> **Instructions to follow**
Copy every line, leaving nothing out and adding nothing.

> **Material shown**
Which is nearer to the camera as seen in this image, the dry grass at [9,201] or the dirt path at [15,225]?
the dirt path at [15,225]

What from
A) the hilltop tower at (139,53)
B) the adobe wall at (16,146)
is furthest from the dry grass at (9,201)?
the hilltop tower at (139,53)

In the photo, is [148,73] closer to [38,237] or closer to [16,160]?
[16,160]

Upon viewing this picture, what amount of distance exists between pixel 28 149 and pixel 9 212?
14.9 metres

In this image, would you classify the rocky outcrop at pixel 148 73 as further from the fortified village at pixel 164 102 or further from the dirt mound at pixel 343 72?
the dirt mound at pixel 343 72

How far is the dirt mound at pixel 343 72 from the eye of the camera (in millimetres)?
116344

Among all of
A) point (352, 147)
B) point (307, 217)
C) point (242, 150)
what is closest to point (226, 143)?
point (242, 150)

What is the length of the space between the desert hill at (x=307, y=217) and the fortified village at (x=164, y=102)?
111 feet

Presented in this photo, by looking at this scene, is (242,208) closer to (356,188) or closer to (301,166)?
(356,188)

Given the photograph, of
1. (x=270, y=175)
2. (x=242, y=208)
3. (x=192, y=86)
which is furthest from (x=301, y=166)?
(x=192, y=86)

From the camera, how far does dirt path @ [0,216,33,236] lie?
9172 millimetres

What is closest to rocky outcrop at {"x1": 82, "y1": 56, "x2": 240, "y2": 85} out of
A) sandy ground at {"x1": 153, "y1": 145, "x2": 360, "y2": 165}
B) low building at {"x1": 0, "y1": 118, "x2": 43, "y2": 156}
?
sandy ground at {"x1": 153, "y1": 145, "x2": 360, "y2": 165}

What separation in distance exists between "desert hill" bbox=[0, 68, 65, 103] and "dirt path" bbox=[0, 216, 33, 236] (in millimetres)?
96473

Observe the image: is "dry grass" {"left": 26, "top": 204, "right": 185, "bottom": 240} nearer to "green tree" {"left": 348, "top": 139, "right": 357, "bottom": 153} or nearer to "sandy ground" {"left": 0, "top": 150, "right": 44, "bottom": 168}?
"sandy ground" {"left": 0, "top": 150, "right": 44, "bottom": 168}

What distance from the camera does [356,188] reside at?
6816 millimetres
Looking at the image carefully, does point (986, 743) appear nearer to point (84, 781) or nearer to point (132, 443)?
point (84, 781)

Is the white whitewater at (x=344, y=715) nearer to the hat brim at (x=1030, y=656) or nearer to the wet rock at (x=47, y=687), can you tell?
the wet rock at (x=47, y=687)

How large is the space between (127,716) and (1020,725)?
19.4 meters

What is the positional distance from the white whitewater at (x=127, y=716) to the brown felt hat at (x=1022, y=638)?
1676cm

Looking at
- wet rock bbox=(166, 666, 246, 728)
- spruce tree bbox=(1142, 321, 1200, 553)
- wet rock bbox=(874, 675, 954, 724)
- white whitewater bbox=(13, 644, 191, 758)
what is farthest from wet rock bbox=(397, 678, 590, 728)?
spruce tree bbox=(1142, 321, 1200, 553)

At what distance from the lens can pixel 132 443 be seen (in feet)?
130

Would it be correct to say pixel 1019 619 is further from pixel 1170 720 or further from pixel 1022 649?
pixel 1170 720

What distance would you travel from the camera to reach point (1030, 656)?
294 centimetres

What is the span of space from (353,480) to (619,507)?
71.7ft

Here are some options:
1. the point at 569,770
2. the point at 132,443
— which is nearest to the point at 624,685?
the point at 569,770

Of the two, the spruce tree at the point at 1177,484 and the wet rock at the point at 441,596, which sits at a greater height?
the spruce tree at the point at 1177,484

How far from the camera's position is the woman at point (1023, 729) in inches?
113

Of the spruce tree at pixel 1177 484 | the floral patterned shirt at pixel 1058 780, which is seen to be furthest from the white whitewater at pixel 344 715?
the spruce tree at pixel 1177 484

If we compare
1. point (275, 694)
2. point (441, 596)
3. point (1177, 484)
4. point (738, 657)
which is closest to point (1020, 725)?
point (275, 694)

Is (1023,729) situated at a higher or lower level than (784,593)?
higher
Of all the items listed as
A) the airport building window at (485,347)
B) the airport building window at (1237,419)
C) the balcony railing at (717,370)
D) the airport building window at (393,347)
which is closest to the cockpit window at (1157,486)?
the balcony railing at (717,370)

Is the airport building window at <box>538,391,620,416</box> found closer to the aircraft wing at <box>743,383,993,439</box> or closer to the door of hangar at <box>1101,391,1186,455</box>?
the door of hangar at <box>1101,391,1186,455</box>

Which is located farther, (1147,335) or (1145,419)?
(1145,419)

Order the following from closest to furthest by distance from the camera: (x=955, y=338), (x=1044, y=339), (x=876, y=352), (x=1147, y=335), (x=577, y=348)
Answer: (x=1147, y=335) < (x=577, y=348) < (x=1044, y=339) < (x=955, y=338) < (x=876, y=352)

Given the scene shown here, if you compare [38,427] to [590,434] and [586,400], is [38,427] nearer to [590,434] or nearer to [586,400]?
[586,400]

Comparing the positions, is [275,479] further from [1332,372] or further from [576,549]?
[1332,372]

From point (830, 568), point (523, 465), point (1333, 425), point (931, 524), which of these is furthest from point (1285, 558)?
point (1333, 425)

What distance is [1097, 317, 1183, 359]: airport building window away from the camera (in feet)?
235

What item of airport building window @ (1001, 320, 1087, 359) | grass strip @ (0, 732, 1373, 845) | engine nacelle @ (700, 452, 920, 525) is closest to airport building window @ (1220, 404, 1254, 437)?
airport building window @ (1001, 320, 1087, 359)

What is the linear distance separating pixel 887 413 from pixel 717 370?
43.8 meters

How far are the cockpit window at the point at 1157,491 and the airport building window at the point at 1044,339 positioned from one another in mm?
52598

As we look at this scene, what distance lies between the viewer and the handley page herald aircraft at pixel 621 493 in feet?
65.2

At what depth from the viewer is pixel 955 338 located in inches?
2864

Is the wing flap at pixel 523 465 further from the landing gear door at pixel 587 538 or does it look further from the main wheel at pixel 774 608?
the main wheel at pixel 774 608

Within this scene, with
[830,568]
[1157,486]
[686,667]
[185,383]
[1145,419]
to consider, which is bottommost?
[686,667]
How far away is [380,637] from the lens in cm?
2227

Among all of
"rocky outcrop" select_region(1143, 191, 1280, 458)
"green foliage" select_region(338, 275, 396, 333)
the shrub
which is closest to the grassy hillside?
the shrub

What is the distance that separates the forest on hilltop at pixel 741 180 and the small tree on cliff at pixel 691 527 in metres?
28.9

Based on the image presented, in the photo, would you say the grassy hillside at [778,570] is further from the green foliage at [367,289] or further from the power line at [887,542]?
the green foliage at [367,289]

> **Full solution**
Which is nearer to the camera as seen in this image, the dry grass at [9,201] or the dirt path at [15,225]?
the dirt path at [15,225]

What from
A) the hilltop tower at (139,53)
B) the adobe wall at (16,146)
is furthest from the dry grass at (9,201)?
the hilltop tower at (139,53)

In the photo, is [148,73] closer to [38,237] or closer to [16,160]?
[16,160]

Upon viewing this picture, what amount of distance exists between pixel 28 149 and pixel 9 212?
14.9 metres

In this image, would you classify the rocky outcrop at pixel 148 73 as further from the fortified village at pixel 164 102 or further from the dirt mound at pixel 343 72?
the dirt mound at pixel 343 72

How far is the dirt mound at pixel 343 72 from the eye of the camera (in millimetres)?
116344

Among all of
A) point (352, 147)
B) point (307, 217)
C) point (242, 150)
what is closest to point (226, 143)?
point (242, 150)

What is the length of the space between the desert hill at (x=307, y=217) and the fortified village at (x=164, y=102)?
111 feet

Presented in this photo, by looking at this scene, is (242,208) closer to (356,188) or closer to (301,166)?
(356,188)

Given the photograph, of
1. (x=270, y=175)
2. (x=242, y=208)
3. (x=192, y=86)
which is furthest from (x=301, y=166)?
(x=192, y=86)

From the camera, how far does dirt path @ [0,216,33,236] lie?
9172 millimetres

What is closest to rocky outcrop at {"x1": 82, "y1": 56, "x2": 240, "y2": 85} out of
A) sandy ground at {"x1": 153, "y1": 145, "x2": 360, "y2": 165}
B) low building at {"x1": 0, "y1": 118, "x2": 43, "y2": 156}
?
sandy ground at {"x1": 153, "y1": 145, "x2": 360, "y2": 165}

What separation in distance exists between "desert hill" bbox=[0, 68, 65, 103] and "dirt path" bbox=[0, 216, 33, 236] (in millimetres)?
96473

Observe the image: is "dry grass" {"left": 26, "top": 204, "right": 185, "bottom": 240} nearer to "green tree" {"left": 348, "top": 139, "right": 357, "bottom": 153} or nearer to "sandy ground" {"left": 0, "top": 150, "right": 44, "bottom": 168}?
"sandy ground" {"left": 0, "top": 150, "right": 44, "bottom": 168}

What distance from the camera does [356,188] reside at?
6816 millimetres
Looking at the image carefully, does point (986, 743) appear nearer to point (84, 781) or nearer to point (132, 443)?
point (84, 781)

Is the white whitewater at (x=344, y=715) nearer to the hat brim at (x=1030, y=656) or nearer to the wet rock at (x=47, y=687), can you tell?
the wet rock at (x=47, y=687)

How large is the space between (127,716) and (1020,725)?
19.4 meters

What is the positional distance from the white whitewater at (x=127, y=716) to the brown felt hat at (x=1022, y=638)?
1676cm

Looking at
- wet rock bbox=(166, 666, 246, 728)
- spruce tree bbox=(1142, 321, 1200, 553)
- wet rock bbox=(874, 675, 954, 724)
- white whitewater bbox=(13, 644, 191, 758)
what is farthest from wet rock bbox=(397, 678, 590, 728)?
spruce tree bbox=(1142, 321, 1200, 553)

At what distance from the lens can pixel 132 443 be seen (in feet)?
130

Would it be correct to say pixel 1019 619 is further from pixel 1170 720 or further from pixel 1022 649?
pixel 1170 720

What distance would you travel from the camera to reach point (1030, 656)?
294 centimetres

What is the span of space from (353,480) to (619,507)?
71.7ft

Here are some options:
1. the point at 569,770
2. the point at 132,443
— which is nearest to the point at 624,685?
the point at 569,770

Of the two, the spruce tree at the point at 1177,484 and the wet rock at the point at 441,596, which sits at a greater height?
the spruce tree at the point at 1177,484

How far from the camera's position is the woman at point (1023, 729) in inches?
113

Of the spruce tree at pixel 1177 484 | the floral patterned shirt at pixel 1058 780, which is seen to be furthest from the white whitewater at pixel 344 715?
the spruce tree at pixel 1177 484

If we compare
1. point (275, 694)
2. point (441, 596)
3. point (1177, 484)
4. point (738, 657)
which is closest to point (1020, 725)?
point (275, 694)

Is (1023,729) situated at a higher or lower level than (784,593)?
higher
Of all the items listed as
A) the airport building window at (485,347)
B) the airport building window at (1237,419)
C) the balcony railing at (717,370)
D) the airport building window at (393,347)
which is closest to the cockpit window at (1157,486)?
the balcony railing at (717,370)

Is the airport building window at <box>538,391,620,416</box> found closer to the aircraft wing at <box>743,383,993,439</box> or closer to the door of hangar at <box>1101,391,1186,455</box>?
the door of hangar at <box>1101,391,1186,455</box>

Which is located farther, (1147,335) or (1145,419)?
(1145,419)

Order the following from closest to furthest by distance from the camera: (x=955, y=338), (x=1044, y=339), (x=876, y=352), (x=1147, y=335), (x=577, y=348)
Answer: (x=1147, y=335) < (x=577, y=348) < (x=1044, y=339) < (x=955, y=338) < (x=876, y=352)

Given the scene shown here, if you compare [38,427] to [590,434] and [586,400], is [38,427] nearer to [590,434] or nearer to [586,400]?
[586,400]

Comparing the positions, is [275,479] further from [1332,372] or further from [576,549]?
[1332,372]

From point (830, 568), point (523, 465), point (1333, 425), point (931, 524), which of these is furthest from point (1285, 558)?
point (1333, 425)

What distance is [1097, 317, 1183, 359]: airport building window away from the camera (in feet)?
235

What item of airport building window @ (1001, 320, 1087, 359) | grass strip @ (0, 732, 1373, 845) | engine nacelle @ (700, 452, 920, 525) is closest to airport building window @ (1220, 404, 1254, 437)?
airport building window @ (1001, 320, 1087, 359)

What is the linear distance separating pixel 887 413 from pixel 717 370?
43.8 meters

How far are the cockpit window at the point at 1157,491 and the airport building window at the point at 1044,339 positioned from one another in mm?
52598

As we look at this scene, what distance lies between the viewer and the handley page herald aircraft at pixel 621 493 in feet?
65.2

At what depth from the viewer is pixel 955 338 located in inches?
2864

Is the wing flap at pixel 523 465 further from the landing gear door at pixel 587 538 or does it look further from the main wheel at pixel 774 608?
the main wheel at pixel 774 608

Within this scene, with
[830,568]
[1157,486]
[686,667]
[185,383]
[1145,419]
to consider, which is bottommost?
[686,667]
How far away is [380,637] from the lens in cm?
2227

Among all of
"rocky outcrop" select_region(1143, 191, 1280, 458)
"green foliage" select_region(338, 275, 396, 333)
the shrub
which is closest to the grassy hillside?
the shrub

What is the distance that separates the forest on hilltop at pixel 741 180 and the small tree on cliff at pixel 691 527 in metres?
28.9

Based on the image presented, in the photo, would you say the grassy hillside at [778,570] is further from the green foliage at [367,289] or further from the power line at [887,542]?
the green foliage at [367,289]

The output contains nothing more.